Sunday, August 12, 2007
I consider Jessie to be a close friend of mine and someone with whom I share a kindred spirit. Jessie and I went through the Police Academy together, we endured Field Training together and we now have the fortune of patrolling neighboring zones within our city. Between the shooting, rape and numerous fights-in-progress calls that we backed each other up on last night, we had the opportunity to discuss some really important issues in our society. Jessie, while he is still very much a young man, has an unusual amount of maturity and an uncanny sense of level-headedness that far surpasses those within his age group. Last night, while he and I were parked "window-to-window" we pondered our society's undoing. I shared with him what I believe to be a major contributing factor. I told Jessie that a fundamental truth that my eight years as a husband, and six years as a father have taught me is that as a husband, don't even think about sweating the small stuff (actual incidents...(A) "Yea, I hit her. She wore my shoes the wrong way, so I punched her." (B) "I said no lettuce. What did I get? Lettuce. She doesn't want to listen to me, so I helped her listen.). As a father however, there is no such thing as small stuff. Every word and every action of my children are crucial to their development. He and I see it almost everyday and it sickens me.
He and I have both been on calls for service where parents are completely and totally at wits end as a result of the actions of their children. It's truly sad because I know, and what I have tried to show Jessie, is that there is a certain point where these kids are gone; the opportunity and privilege of forming and training their precious personalities and lives is lost. Their parents have travelled so far down the slope of parental remission, laziness and selfishness that the only person who can change these children now is the children themselves. In the beginning it was a tantrum at bedtime in defiance that was catered to. "No" was heard by the child as "keep on asking". Later as their poor souls regressed and as the battle continued, these young children stood their ground as seasoned generals while their Dads and Moms retreated; their patience, wits and bodies wracked by the wounds of the workday. Lessons of respect for authority and for adults have been abandoned. "Ma'am" and "Sir" have become archaic jargon lost somewhere-post baby boom.

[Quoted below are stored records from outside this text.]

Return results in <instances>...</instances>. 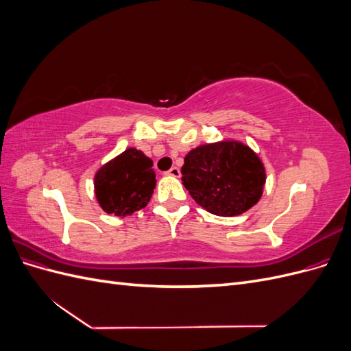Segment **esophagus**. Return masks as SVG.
Wrapping results in <instances>:
<instances>
[{"label":"esophagus","instance_id":"1","mask_svg":"<svg viewBox=\"0 0 351 351\" xmlns=\"http://www.w3.org/2000/svg\"><path fill=\"white\" fill-rule=\"evenodd\" d=\"M165 174L167 176H173V177H180V168H177V167L169 168Z\"/></svg>","mask_w":351,"mask_h":351}]
</instances>
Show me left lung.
<instances>
[{
  "mask_svg": "<svg viewBox=\"0 0 351 351\" xmlns=\"http://www.w3.org/2000/svg\"><path fill=\"white\" fill-rule=\"evenodd\" d=\"M182 180L190 196L218 217H236L259 202L267 182L261 158L239 141L200 145L184 158Z\"/></svg>",
  "mask_w": 351,
  "mask_h": 351,
  "instance_id": "left-lung-1",
  "label": "left lung"
}]
</instances>
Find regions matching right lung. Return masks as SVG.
<instances>
[{
    "mask_svg": "<svg viewBox=\"0 0 351 351\" xmlns=\"http://www.w3.org/2000/svg\"><path fill=\"white\" fill-rule=\"evenodd\" d=\"M152 165V159L136 147H129L102 165L93 178L99 206L121 218L143 209L156 186Z\"/></svg>",
    "mask_w": 351,
    "mask_h": 351,
    "instance_id": "obj_1",
    "label": "right lung"
}]
</instances>
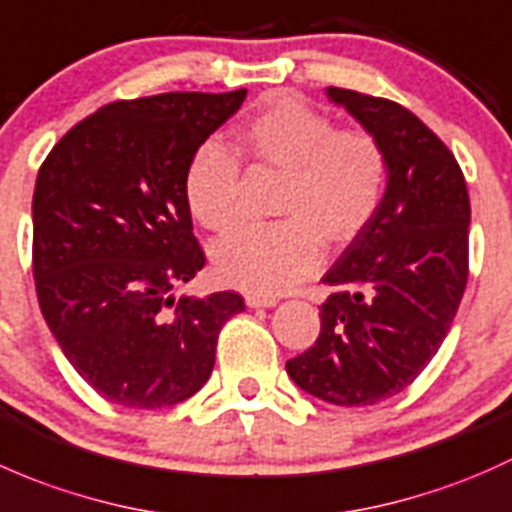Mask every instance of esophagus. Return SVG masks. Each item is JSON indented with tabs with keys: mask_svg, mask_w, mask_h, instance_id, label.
<instances>
[{
	"mask_svg": "<svg viewBox=\"0 0 512 512\" xmlns=\"http://www.w3.org/2000/svg\"><path fill=\"white\" fill-rule=\"evenodd\" d=\"M278 300L271 298V295H258V293H249L246 295V305L249 308H273Z\"/></svg>",
	"mask_w": 512,
	"mask_h": 512,
	"instance_id": "obj_1",
	"label": "esophagus"
}]
</instances>
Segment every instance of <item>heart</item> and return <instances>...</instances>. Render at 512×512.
<instances>
[{"label":"heart","instance_id":"1","mask_svg":"<svg viewBox=\"0 0 512 512\" xmlns=\"http://www.w3.org/2000/svg\"><path fill=\"white\" fill-rule=\"evenodd\" d=\"M234 155L254 170L283 175L278 224L244 229L212 249V271L224 286L258 295L288 291L310 276L320 246L337 249L367 229L387 187V152L365 130H335L318 110L276 98L236 130ZM217 142L199 147L184 170V202L209 231L226 234L239 209V165Z\"/></svg>","mask_w":512,"mask_h":512}]
</instances>
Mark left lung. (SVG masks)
<instances>
[{
    "instance_id": "1",
    "label": "left lung",
    "mask_w": 512,
    "mask_h": 512,
    "mask_svg": "<svg viewBox=\"0 0 512 512\" xmlns=\"http://www.w3.org/2000/svg\"><path fill=\"white\" fill-rule=\"evenodd\" d=\"M387 152V187L367 229L328 273L320 335L286 362L303 392L367 407L419 377L444 342L468 278L466 179L456 157L404 105L328 88Z\"/></svg>"
}]
</instances>
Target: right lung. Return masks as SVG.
Here are the masks:
<instances>
[{"label": "right lung", "instance_id": "add662e5", "mask_svg": "<svg viewBox=\"0 0 512 512\" xmlns=\"http://www.w3.org/2000/svg\"><path fill=\"white\" fill-rule=\"evenodd\" d=\"M246 98L162 93L103 105L73 125L36 177L41 313L76 372L108 402L160 409L197 394L239 293L179 295L204 266L184 170Z\"/></svg>", "mask_w": 512, "mask_h": 512}]
</instances>
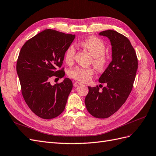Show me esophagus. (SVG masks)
Masks as SVG:
<instances>
[{"mask_svg":"<svg viewBox=\"0 0 156 156\" xmlns=\"http://www.w3.org/2000/svg\"><path fill=\"white\" fill-rule=\"evenodd\" d=\"M80 84H81V83H79V82H77V81H76V82H74V83H73V86H74L75 87H76L79 86Z\"/></svg>","mask_w":156,"mask_h":156,"instance_id":"obj_1","label":"esophagus"}]
</instances>
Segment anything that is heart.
<instances>
[{
    "instance_id": "1",
    "label": "heart",
    "mask_w": 156,
    "mask_h": 156,
    "mask_svg": "<svg viewBox=\"0 0 156 156\" xmlns=\"http://www.w3.org/2000/svg\"><path fill=\"white\" fill-rule=\"evenodd\" d=\"M80 45L87 49L93 56L92 64L98 69H104L108 63V58L104 54L105 51V44L98 37L90 36L82 40ZM76 53V49L73 44L69 45L64 53L66 62L69 64L73 62L74 56ZM94 74V71L90 68L76 67L69 71V75L79 81L87 83L90 79Z\"/></svg>"
}]
</instances>
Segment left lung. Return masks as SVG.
<instances>
[{"mask_svg": "<svg viewBox=\"0 0 156 156\" xmlns=\"http://www.w3.org/2000/svg\"><path fill=\"white\" fill-rule=\"evenodd\" d=\"M107 37L112 46V61L99 82L106 83L102 91L100 88L88 87L85 98L87 111L93 116L106 119L116 112L126 102L133 88L138 68L136 53L130 41L115 30L99 33Z\"/></svg>", "mask_w": 156, "mask_h": 156, "instance_id": "obj_1", "label": "left lung"}]
</instances>
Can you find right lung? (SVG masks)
Wrapping results in <instances>:
<instances>
[{"instance_id": "right-lung-1", "label": "right lung", "mask_w": 156, "mask_h": 156, "mask_svg": "<svg viewBox=\"0 0 156 156\" xmlns=\"http://www.w3.org/2000/svg\"><path fill=\"white\" fill-rule=\"evenodd\" d=\"M75 35L46 29L27 41L17 61V73L23 98L30 110L44 119H51L62 113L73 88L69 78L51 85L52 77L62 78L64 53Z\"/></svg>"}]
</instances>
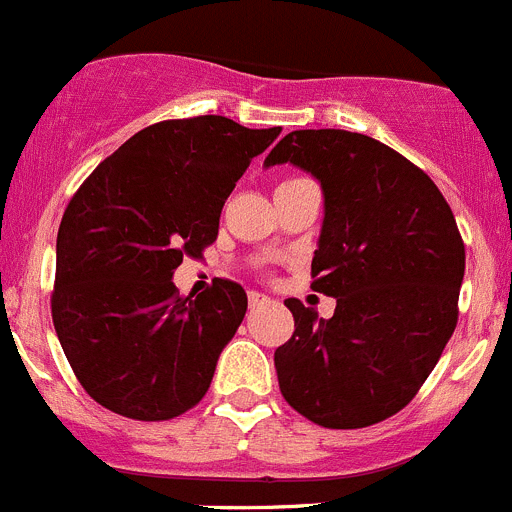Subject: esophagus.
<instances>
[{"label": "esophagus", "instance_id": "34e87169", "mask_svg": "<svg viewBox=\"0 0 512 512\" xmlns=\"http://www.w3.org/2000/svg\"><path fill=\"white\" fill-rule=\"evenodd\" d=\"M267 302H270V297L262 295V292H250V307H252V310H255V307L267 305Z\"/></svg>", "mask_w": 512, "mask_h": 512}]
</instances>
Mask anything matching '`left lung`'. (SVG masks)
Listing matches in <instances>:
<instances>
[{
  "label": "left lung",
  "instance_id": "left-lung-1",
  "mask_svg": "<svg viewBox=\"0 0 512 512\" xmlns=\"http://www.w3.org/2000/svg\"><path fill=\"white\" fill-rule=\"evenodd\" d=\"M302 167L325 195L312 290L330 320L290 297L295 332L275 350L282 398L332 430L400 413L438 365L455 325L465 245L435 182L400 152L345 130H297L265 165Z\"/></svg>",
  "mask_w": 512,
  "mask_h": 512
}]
</instances>
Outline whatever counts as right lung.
Wrapping results in <instances>:
<instances>
[{
	"label": "right lung",
	"mask_w": 512,
	"mask_h": 512,
	"mask_svg": "<svg viewBox=\"0 0 512 512\" xmlns=\"http://www.w3.org/2000/svg\"><path fill=\"white\" fill-rule=\"evenodd\" d=\"M280 127L220 114L165 119L99 162L57 232L52 320L74 375L112 413L160 423L205 398L217 357L247 310L217 277L180 297L172 275L217 240L220 212Z\"/></svg>",
	"instance_id": "add662e5"
}]
</instances>
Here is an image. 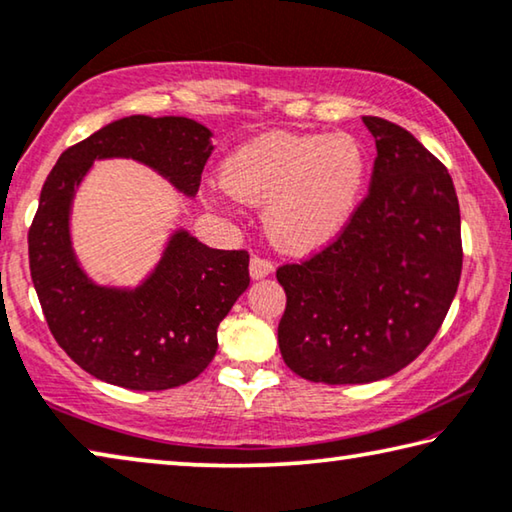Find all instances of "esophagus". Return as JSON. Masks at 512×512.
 Returning <instances> with one entry per match:
<instances>
[{"label": "esophagus", "instance_id": "obj_1", "mask_svg": "<svg viewBox=\"0 0 512 512\" xmlns=\"http://www.w3.org/2000/svg\"><path fill=\"white\" fill-rule=\"evenodd\" d=\"M273 273V262L266 257H259L253 255L250 257V275H253V280H262L266 275Z\"/></svg>", "mask_w": 512, "mask_h": 512}]
</instances>
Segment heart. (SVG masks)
I'll list each match as a JSON object with an SVG mask.
<instances>
[{"label":"heart","instance_id":"obj_1","mask_svg":"<svg viewBox=\"0 0 512 512\" xmlns=\"http://www.w3.org/2000/svg\"><path fill=\"white\" fill-rule=\"evenodd\" d=\"M367 170V152L351 134L269 132L223 161L221 182L237 200L266 205V230L280 248L307 253L351 223Z\"/></svg>","mask_w":512,"mask_h":512}]
</instances>
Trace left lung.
I'll use <instances>...</instances> for the list:
<instances>
[{"instance_id":"8db88e82","label":"left lung","mask_w":512,"mask_h":512,"mask_svg":"<svg viewBox=\"0 0 512 512\" xmlns=\"http://www.w3.org/2000/svg\"><path fill=\"white\" fill-rule=\"evenodd\" d=\"M376 139L369 193L321 253L282 264V360L300 378H387L433 342L462 271L460 207L449 170L408 129L364 116Z\"/></svg>"}]
</instances>
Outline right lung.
<instances>
[{
	"mask_svg": "<svg viewBox=\"0 0 512 512\" xmlns=\"http://www.w3.org/2000/svg\"><path fill=\"white\" fill-rule=\"evenodd\" d=\"M182 116L113 120L61 154L29 227V269L45 321L63 351L104 383L157 392L189 383L214 360L216 330L248 289L246 250H216L177 230L136 289L100 287L70 243V205L95 159L125 157L193 198L214 145Z\"/></svg>",
	"mask_w": 512,
	"mask_h": 512,
	"instance_id": "obj_1",
	"label": "right lung"
}]
</instances>
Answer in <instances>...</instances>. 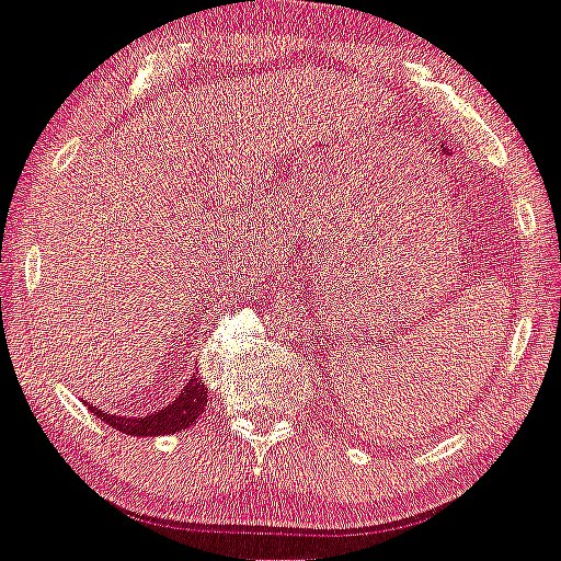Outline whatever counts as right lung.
I'll list each match as a JSON object with an SVG mask.
<instances>
[{"label": "right lung", "instance_id": "add662e5", "mask_svg": "<svg viewBox=\"0 0 561 561\" xmlns=\"http://www.w3.org/2000/svg\"><path fill=\"white\" fill-rule=\"evenodd\" d=\"M206 403L208 388L203 385L201 377H192L176 399L168 403V407L158 409V412L147 414V417H119V414L101 412V409L90 407V403L88 407L90 412L99 414L106 425H112L119 433H128V436H162V433H179L184 427L195 425Z\"/></svg>", "mask_w": 561, "mask_h": 561}]
</instances>
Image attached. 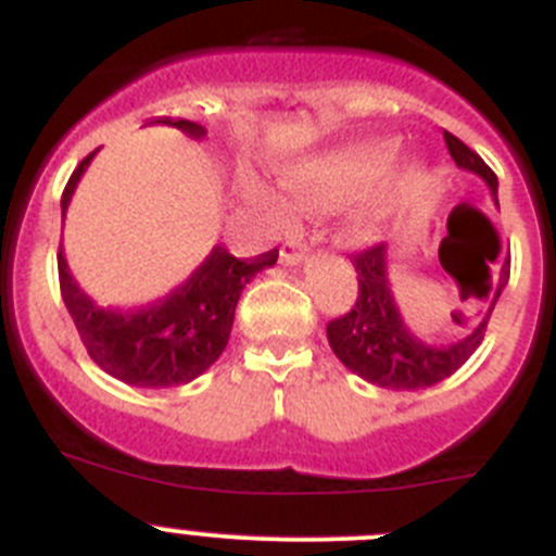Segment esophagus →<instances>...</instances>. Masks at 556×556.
I'll return each instance as SVG.
<instances>
[{"label": "esophagus", "instance_id": "obj_1", "mask_svg": "<svg viewBox=\"0 0 556 556\" xmlns=\"http://www.w3.org/2000/svg\"><path fill=\"white\" fill-rule=\"evenodd\" d=\"M308 255V248L306 244L301 242V239H287V242H283V248H281V262L283 264H289V267H294V264H301L303 258H306Z\"/></svg>", "mask_w": 556, "mask_h": 556}]
</instances>
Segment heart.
Returning a JSON list of instances; mask_svg holds the SVG:
<instances>
[{
    "mask_svg": "<svg viewBox=\"0 0 556 556\" xmlns=\"http://www.w3.org/2000/svg\"><path fill=\"white\" fill-rule=\"evenodd\" d=\"M395 161L397 144L392 139L356 141L303 164L289 180V200L303 211H337L358 203L348 228L353 239H372L390 219L395 205L420 180L417 169L397 172L387 179ZM378 182L382 186L378 187ZM255 198L264 200L273 211L287 208L281 198L267 194L264 189H255Z\"/></svg>",
    "mask_w": 556,
    "mask_h": 556,
    "instance_id": "obj_1",
    "label": "heart"
}]
</instances>
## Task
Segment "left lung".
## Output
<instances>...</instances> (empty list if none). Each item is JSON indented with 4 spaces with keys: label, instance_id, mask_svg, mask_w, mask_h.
Returning a JSON list of instances; mask_svg holds the SVG:
<instances>
[{
    "label": "left lung",
    "instance_id": "8db88e82",
    "mask_svg": "<svg viewBox=\"0 0 556 556\" xmlns=\"http://www.w3.org/2000/svg\"><path fill=\"white\" fill-rule=\"evenodd\" d=\"M445 144L454 164L484 180L490 198L498 205V178L493 169L451 132H445ZM353 267L358 278L356 306L342 314L339 320L328 323V345L348 370L384 390H424V387L440 384L443 378L459 370L481 345L490 314L509 281L507 258L501 264L498 278H490L488 289L479 298L484 303L479 323L454 342L437 345L417 337L404 323V314L392 298L387 244H376L365 253L353 255Z\"/></svg>",
    "mask_w": 556,
    "mask_h": 556
}]
</instances>
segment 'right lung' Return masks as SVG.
I'll use <instances>...</instances> for the list:
<instances>
[{
    "instance_id": "1",
    "label": "right lung",
    "mask_w": 556,
    "mask_h": 556,
    "mask_svg": "<svg viewBox=\"0 0 556 556\" xmlns=\"http://www.w3.org/2000/svg\"><path fill=\"white\" fill-rule=\"evenodd\" d=\"M152 125L178 127L189 139H205V127L189 119H169L159 116ZM97 150L80 161L61 198V214L66 217L72 194L80 184ZM278 262V250L255 255L242 262L230 255L223 244H214L194 273L184 283L164 294L161 301L141 308H111L100 306L88 298L66 264V255L58 253V275H61V294L88 356L108 376L119 378L130 387H180L203 376L228 345L230 328L239 294L255 278V273L273 267Z\"/></svg>"
}]
</instances>
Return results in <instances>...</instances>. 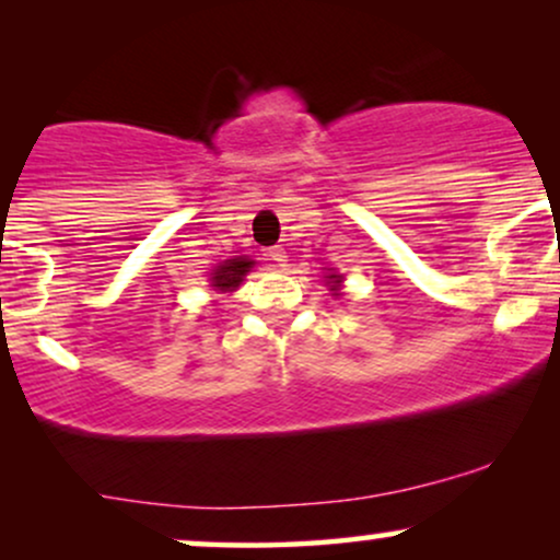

Let me tell ya' folks, when I was coming up, my sisters and I feared my Dad. Granted, Mom was bad, but only because when you wronged her, you wronged Dad too. My school teacher's pen was the devil's instrument...not because she wielded it, but rather because my Father would eventually read it's damning words. Get in trouble in school or at a friend's house meant you were guaranteed double jeopardy when you got home. I remember whispering in my buddies' ear as they answered my Father's questions; "Say yes sir", because I had been taught from toddlerhood that was the only proper way to answered my Dad. At the time, did I understand the bigger picture that he was teaching me concerning respect for authority? Not hardly. Do my daughter's understand it now? Not hardly. But you know what, just as I understand it now, one day they will too. There is no such thing as small stuff when it comes to my girls. I love them unconditionally, and I make it a point to ensure that they know this. But I also love them enough to teach them right and wrong. As Gov. Mitt Romney stated, ”...there's no work more important than what goes on within the four walls of the American home." My home is no exception.